## Job
Put the part of the entries that opens with the line containing "If you order" and closes with the final line into a numbered list. Skip blank lines and leave the pictures out.

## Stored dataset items

(begin)

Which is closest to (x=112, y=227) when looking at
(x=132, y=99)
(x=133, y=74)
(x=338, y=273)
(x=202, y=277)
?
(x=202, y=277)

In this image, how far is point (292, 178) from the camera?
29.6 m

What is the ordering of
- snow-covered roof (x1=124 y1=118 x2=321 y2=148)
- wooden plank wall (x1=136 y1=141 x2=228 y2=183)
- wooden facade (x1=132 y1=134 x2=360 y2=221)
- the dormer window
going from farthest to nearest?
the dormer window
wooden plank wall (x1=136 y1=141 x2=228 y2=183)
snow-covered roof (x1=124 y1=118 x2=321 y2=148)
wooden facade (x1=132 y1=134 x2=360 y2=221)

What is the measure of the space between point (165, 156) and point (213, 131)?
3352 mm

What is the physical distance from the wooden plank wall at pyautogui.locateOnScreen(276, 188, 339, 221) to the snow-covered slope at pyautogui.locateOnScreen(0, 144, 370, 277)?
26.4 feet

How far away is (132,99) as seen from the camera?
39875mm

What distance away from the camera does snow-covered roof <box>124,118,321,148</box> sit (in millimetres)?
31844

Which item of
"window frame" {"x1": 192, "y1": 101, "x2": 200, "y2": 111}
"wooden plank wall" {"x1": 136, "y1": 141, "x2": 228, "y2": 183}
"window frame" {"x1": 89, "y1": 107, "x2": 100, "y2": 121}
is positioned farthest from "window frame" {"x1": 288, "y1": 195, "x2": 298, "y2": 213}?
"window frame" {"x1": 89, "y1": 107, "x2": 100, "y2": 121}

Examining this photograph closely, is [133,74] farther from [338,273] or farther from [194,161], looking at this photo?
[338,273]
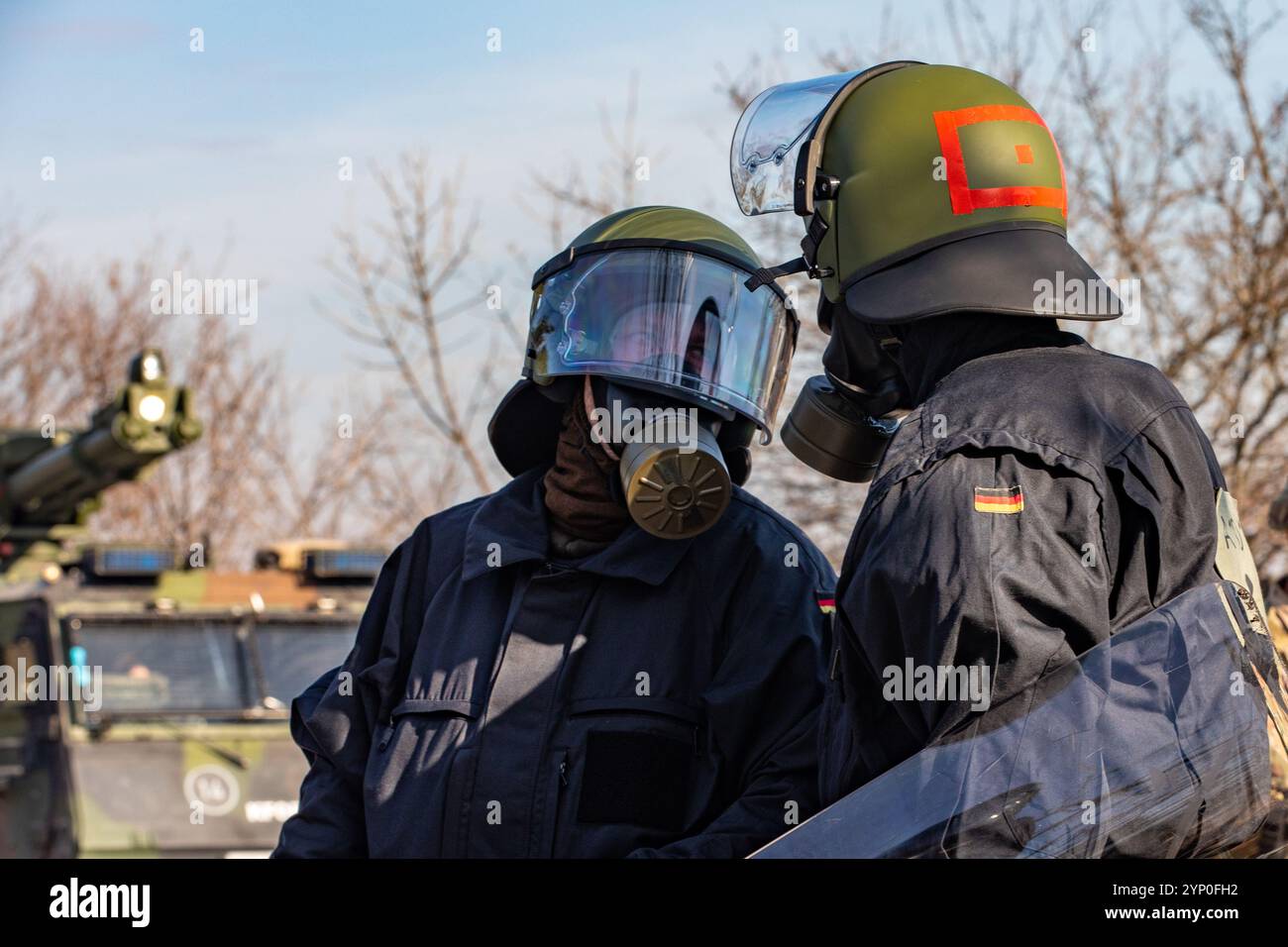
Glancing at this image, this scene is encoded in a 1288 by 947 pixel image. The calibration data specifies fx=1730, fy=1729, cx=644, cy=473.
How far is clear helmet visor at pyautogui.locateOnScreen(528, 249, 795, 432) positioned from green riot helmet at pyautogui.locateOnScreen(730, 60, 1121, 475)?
0.44 m

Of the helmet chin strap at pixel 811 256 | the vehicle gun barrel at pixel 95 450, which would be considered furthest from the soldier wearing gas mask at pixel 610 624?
the vehicle gun barrel at pixel 95 450

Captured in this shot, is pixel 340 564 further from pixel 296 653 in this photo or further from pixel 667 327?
pixel 667 327

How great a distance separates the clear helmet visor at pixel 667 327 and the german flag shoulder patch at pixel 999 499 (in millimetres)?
1042

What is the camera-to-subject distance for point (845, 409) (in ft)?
9.68

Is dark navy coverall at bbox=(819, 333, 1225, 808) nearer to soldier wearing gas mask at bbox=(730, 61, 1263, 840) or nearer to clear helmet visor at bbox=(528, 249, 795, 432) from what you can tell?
soldier wearing gas mask at bbox=(730, 61, 1263, 840)

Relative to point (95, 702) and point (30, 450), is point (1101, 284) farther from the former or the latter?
point (30, 450)

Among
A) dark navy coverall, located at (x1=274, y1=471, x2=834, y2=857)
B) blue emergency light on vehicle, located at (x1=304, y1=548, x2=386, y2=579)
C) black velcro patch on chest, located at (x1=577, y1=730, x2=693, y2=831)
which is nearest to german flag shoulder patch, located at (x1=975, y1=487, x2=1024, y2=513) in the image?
dark navy coverall, located at (x1=274, y1=471, x2=834, y2=857)

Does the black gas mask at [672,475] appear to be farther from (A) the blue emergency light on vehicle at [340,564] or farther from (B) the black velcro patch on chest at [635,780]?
(A) the blue emergency light on vehicle at [340,564]

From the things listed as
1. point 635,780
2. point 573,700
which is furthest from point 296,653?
point 635,780

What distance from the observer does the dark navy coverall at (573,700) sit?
2775 mm

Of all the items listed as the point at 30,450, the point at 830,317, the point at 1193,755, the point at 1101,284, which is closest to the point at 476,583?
the point at 830,317

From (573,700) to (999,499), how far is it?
1053 mm

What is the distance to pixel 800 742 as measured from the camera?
2.71m

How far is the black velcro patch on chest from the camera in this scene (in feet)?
9.14
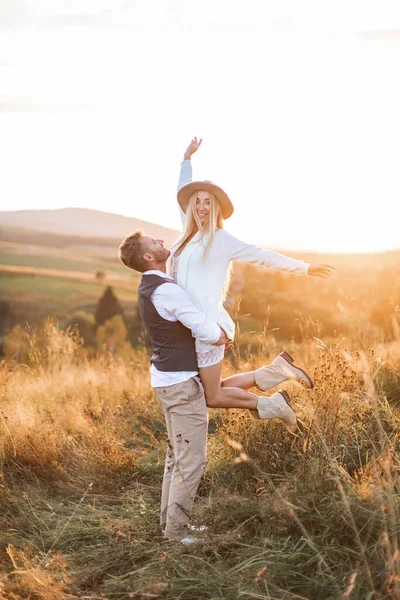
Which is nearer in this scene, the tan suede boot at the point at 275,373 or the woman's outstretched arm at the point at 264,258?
the woman's outstretched arm at the point at 264,258

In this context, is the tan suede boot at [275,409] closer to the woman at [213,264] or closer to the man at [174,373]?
the woman at [213,264]

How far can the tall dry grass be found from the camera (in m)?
3.10

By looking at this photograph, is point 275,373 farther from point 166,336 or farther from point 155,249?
point 155,249

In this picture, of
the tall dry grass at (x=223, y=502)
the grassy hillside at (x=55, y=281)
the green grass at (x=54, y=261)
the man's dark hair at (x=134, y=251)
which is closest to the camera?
the tall dry grass at (x=223, y=502)

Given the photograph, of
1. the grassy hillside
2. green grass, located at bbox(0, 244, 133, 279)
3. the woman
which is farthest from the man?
green grass, located at bbox(0, 244, 133, 279)

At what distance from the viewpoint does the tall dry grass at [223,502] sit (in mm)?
3100

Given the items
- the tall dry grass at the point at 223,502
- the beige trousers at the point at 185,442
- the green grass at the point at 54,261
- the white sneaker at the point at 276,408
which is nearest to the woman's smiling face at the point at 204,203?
the beige trousers at the point at 185,442

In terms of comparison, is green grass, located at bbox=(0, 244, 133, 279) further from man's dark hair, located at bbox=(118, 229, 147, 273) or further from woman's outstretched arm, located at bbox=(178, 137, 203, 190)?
man's dark hair, located at bbox=(118, 229, 147, 273)

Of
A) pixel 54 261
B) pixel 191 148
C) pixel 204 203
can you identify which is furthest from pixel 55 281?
pixel 204 203

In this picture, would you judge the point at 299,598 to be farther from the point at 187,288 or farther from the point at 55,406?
the point at 55,406

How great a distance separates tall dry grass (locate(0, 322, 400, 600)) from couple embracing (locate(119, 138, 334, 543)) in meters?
0.28

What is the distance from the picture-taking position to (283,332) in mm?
24703

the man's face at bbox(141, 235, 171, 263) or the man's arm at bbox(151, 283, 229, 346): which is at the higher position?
the man's face at bbox(141, 235, 171, 263)

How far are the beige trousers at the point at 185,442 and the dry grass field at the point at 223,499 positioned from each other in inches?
5.6
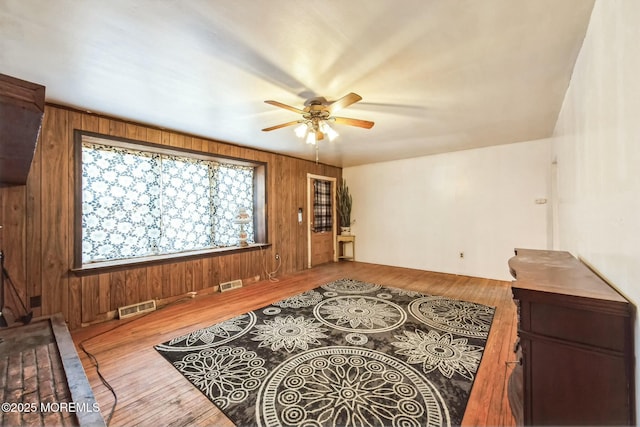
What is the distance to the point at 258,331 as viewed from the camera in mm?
2541

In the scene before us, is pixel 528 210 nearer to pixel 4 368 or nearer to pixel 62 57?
pixel 62 57

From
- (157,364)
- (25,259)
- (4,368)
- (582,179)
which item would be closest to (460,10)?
(582,179)

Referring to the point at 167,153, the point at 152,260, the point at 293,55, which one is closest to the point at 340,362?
the point at 293,55

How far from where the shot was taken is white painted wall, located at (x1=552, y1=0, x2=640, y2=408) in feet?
2.99

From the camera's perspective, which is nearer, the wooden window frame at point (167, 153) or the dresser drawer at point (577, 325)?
the dresser drawer at point (577, 325)

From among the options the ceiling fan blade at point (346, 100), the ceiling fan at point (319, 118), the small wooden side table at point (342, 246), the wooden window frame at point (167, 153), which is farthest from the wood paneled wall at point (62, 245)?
the small wooden side table at point (342, 246)

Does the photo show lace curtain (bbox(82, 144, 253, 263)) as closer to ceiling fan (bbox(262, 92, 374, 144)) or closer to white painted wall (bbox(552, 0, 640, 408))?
ceiling fan (bbox(262, 92, 374, 144))

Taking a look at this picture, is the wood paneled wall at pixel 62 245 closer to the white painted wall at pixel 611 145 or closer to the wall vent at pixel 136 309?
the wall vent at pixel 136 309

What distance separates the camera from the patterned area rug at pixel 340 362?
1.52 meters

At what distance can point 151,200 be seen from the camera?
3420 mm

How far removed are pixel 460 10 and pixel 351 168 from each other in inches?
194

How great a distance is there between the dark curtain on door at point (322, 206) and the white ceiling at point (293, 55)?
9.66 ft

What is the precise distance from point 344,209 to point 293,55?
4.61 metres

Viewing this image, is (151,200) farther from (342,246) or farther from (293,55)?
(342,246)
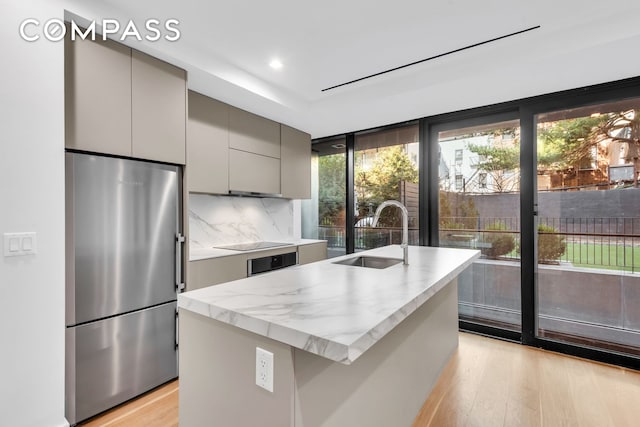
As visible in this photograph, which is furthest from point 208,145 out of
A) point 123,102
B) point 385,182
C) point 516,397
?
point 516,397

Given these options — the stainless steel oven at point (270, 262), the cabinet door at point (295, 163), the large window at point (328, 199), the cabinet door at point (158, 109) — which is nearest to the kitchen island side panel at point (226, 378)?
the cabinet door at point (158, 109)

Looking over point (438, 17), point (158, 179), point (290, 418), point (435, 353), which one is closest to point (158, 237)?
point (158, 179)

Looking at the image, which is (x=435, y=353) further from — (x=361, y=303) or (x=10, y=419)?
(x=10, y=419)

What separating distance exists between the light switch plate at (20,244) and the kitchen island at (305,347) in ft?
3.12

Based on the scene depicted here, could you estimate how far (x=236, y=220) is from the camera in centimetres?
358

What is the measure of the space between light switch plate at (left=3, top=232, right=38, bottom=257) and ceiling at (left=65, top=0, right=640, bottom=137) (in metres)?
1.22

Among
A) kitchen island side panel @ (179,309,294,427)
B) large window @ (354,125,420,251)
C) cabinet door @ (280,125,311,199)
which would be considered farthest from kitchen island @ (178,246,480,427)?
cabinet door @ (280,125,311,199)

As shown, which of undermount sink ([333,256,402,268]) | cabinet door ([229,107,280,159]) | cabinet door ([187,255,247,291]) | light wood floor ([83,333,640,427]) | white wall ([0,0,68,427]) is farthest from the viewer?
cabinet door ([229,107,280,159])

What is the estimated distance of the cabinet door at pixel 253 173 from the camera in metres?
3.07

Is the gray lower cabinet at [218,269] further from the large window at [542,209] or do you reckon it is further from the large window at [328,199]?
the large window at [542,209]

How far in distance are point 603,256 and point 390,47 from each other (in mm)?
2488

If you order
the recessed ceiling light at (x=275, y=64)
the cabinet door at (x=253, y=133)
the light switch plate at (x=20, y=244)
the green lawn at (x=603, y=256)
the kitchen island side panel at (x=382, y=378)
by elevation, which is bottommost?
the kitchen island side panel at (x=382, y=378)

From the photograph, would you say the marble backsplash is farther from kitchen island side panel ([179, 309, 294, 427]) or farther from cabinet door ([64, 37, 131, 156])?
kitchen island side panel ([179, 309, 294, 427])

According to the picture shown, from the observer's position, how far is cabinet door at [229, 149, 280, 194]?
307 cm
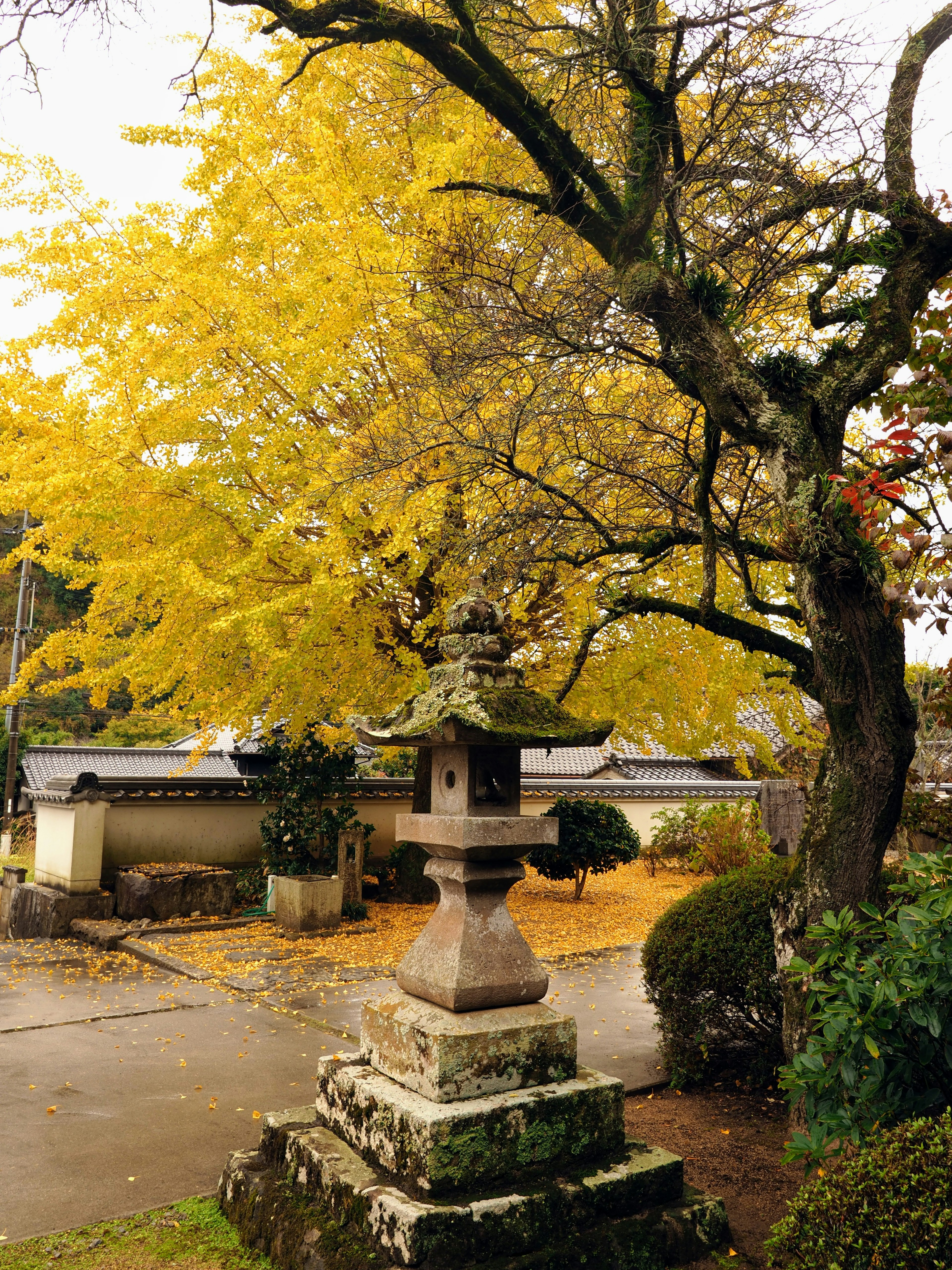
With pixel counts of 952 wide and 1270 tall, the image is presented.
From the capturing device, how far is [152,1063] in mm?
5758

(end)

## Task response
1. If you order
2. the recessed ceiling light at (x=275, y=64)
3. the cabinet door at (x=253, y=133)
4. the light switch plate at (x=20, y=244)
5. the green lawn at (x=603, y=256)
6. the kitchen island side panel at (x=382, y=378)
7. by elevation, which is bottommost?
8. the kitchen island side panel at (x=382, y=378)
9. From the photograph, would you say the marble backsplash is farther from kitchen island side panel ([179, 309, 294, 427]) or farther from cabinet door ([64, 37, 131, 156])?
10. kitchen island side panel ([179, 309, 294, 427])
11. According to the picture shown, from the observer's position, how far is cabinet door at [229, 149, 280, 194]?
12. 307 cm
13. With pixel counts of 952 wide and 1270 tall, the image is presented.
14. From the capturing device, how far is [152,1063] in mm?
15. 5758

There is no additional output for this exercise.